President Biden’s overly conciliatory comments regarding House Republicans’ reactionary draconian debt ceiling proposal led to one of my recent columns. I addressed the structural flaws of the American system of governance.
On further reflection, I don’t think my positions deal comprehensively with the situation. I even consider them superficial.
We have more Black elected officials at every level of government than anytime in American history. However, as a community we’re more politically impotent today than at any time in my lifetime.
The scale of the sustained multiracial national protest to the murder of George Floyd was historic, as was the national resonance of the Black Lives Matter Movement after the police killing of Michael Brown. Both are evidence of a changing America. However, the vitriolic, racist, fascist white reaction is evidence that much of America hasn’t changed. So how does Black political leadership understand and deal with this paradox?
F. Scott Fitzgerald wrote, “The test of a first-rate intelligence is the ability to hold two opposed ideas in the mind at the same time, and still retain the ability to function. One should, for example, be able to see that things are hopeless and yet be determined to make them otherwise.”
The structural nature of the American governance system, no matter the moment in history, has dual realties. There is the tactical/operational aspect of politics, and then there’s the strategic or metaphysical aspect of politics.
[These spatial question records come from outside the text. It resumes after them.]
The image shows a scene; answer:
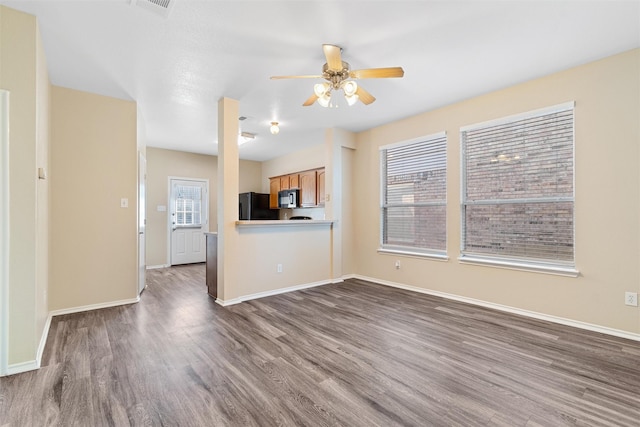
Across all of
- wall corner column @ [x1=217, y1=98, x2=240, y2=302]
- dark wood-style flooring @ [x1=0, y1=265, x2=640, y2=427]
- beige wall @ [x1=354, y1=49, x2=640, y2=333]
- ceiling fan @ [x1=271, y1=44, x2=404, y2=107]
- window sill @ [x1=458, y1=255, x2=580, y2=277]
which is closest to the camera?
dark wood-style flooring @ [x1=0, y1=265, x2=640, y2=427]

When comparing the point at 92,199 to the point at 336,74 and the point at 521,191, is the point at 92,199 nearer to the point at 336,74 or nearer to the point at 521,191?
the point at 336,74

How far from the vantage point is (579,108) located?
2979 millimetres

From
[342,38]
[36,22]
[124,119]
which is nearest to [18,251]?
[36,22]

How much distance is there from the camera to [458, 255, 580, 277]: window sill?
3027mm

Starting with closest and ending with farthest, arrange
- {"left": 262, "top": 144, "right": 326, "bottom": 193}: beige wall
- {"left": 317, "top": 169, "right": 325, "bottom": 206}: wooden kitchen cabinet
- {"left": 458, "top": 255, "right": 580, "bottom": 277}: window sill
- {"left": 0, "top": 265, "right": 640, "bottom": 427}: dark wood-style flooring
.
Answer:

There’s a short game and a long game.
The short political game is the daily grind, making it work day to day. The long game is about normative policy and what the trajectory of society ought to be. Think of it as the difference between a great mechanic and a great systems engineer.
Don’t sleep on the importance of the short game. Real political skill is about governing, using the tools of government to serve the interests of the people that sent you into the arena.
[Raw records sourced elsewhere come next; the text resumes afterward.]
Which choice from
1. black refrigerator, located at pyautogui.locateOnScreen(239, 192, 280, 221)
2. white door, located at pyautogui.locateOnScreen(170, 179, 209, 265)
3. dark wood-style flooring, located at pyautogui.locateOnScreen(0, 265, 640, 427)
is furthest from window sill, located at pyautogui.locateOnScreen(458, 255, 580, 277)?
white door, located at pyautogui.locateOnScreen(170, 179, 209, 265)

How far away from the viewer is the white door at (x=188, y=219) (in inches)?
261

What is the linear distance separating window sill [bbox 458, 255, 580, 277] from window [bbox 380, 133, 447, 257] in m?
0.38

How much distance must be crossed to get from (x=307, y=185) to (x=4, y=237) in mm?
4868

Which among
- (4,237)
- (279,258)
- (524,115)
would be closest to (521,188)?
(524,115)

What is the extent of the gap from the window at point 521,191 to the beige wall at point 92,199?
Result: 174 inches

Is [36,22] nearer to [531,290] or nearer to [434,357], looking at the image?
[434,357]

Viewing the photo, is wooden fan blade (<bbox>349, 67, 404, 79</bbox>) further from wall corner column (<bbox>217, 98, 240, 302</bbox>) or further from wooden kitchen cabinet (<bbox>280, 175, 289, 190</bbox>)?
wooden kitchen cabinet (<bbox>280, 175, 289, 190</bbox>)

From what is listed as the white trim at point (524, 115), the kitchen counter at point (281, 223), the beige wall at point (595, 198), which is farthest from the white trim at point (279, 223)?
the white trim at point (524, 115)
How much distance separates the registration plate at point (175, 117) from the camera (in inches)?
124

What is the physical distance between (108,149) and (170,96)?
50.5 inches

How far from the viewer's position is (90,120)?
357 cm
When you look at President Biden, former House Speaker Nancy Pelosi, Senate Minority Leader Mitch McConnell, and others, you’re looking at masters of the political short game – great mechanics.
That skill set is why we still speak with reverence and awe about Maynard Jackson, Coleman Young and Marion Berry, and if you’re from around here, this includes state Senator “Jet” Banks.
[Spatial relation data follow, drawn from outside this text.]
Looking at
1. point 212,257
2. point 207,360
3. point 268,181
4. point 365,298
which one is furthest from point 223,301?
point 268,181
Biden is showing that he is a great political mechanic, a master of the short game. On the debt ceiling deal, House Speaker Kevin McCarthy came into the Oval Office wearing a tuxedo and left in his underwear. Biden is a prototypical American Democratic professional politician.
He functions day to day, with no real long-term strategic vision. The inherent contradiction between the short and long political game is the reason Black and other marginalized communities regularly get shortchanged. A political party led by political mechanics, no matter how skilled, will never design and build a better future.
The Black community is in desperate need of elite political operators; the political system engineers who can consider contradictory propositions and retain the ability to function. People who can play both the long and short game simultaneously.
Each system is designed to achieve the results it seeks. Josh Gibson and Satchel Paige, unarguably two of the greatest players in baseball history, could not play in the Major Leagues before 1947. This is the system operating in an intended way.
The collective condition of Black Americans isn’t a result of individual character flaws; it’s a function of the way the American social governance systems operate.
As W.E.B. DuBois pointed out, a system cannot fail those it was never meant to service and protect. This is why the implied guiding principle of Black politics in America has always been about system change, the long game, while maximizing what’s possible in the short term.
We have more Black elected officials at every level of government than anytime in American history. However, as a community we’re more politically impotent today than at any time in my lifetime.
I think there’s a simple explanation. We have produced a Black political leadership class that’s collectively not particularly good or committed to long-term politics. They have shown exceptional skill at electioneering, they know how to get elected, and advance their personal political ambitions.
They are entrepreneurial politicians. They fail at protecting and advancing the collective short- and long-term political interests of Black people.
I agree with Fitzgerald’s observation that from a political perspective, we seem to be suffering from a lack of intellectual capacity. Politically, I feel we’re suffering from a character deficit.
We were once taught lessons in countless ways. That became an almost genetic part of who we were.
I found a quote by Franz Fanon that rightly captures it.
“As a man of color…. I have one duty alone: that of not renouncing my freedom through my choices.”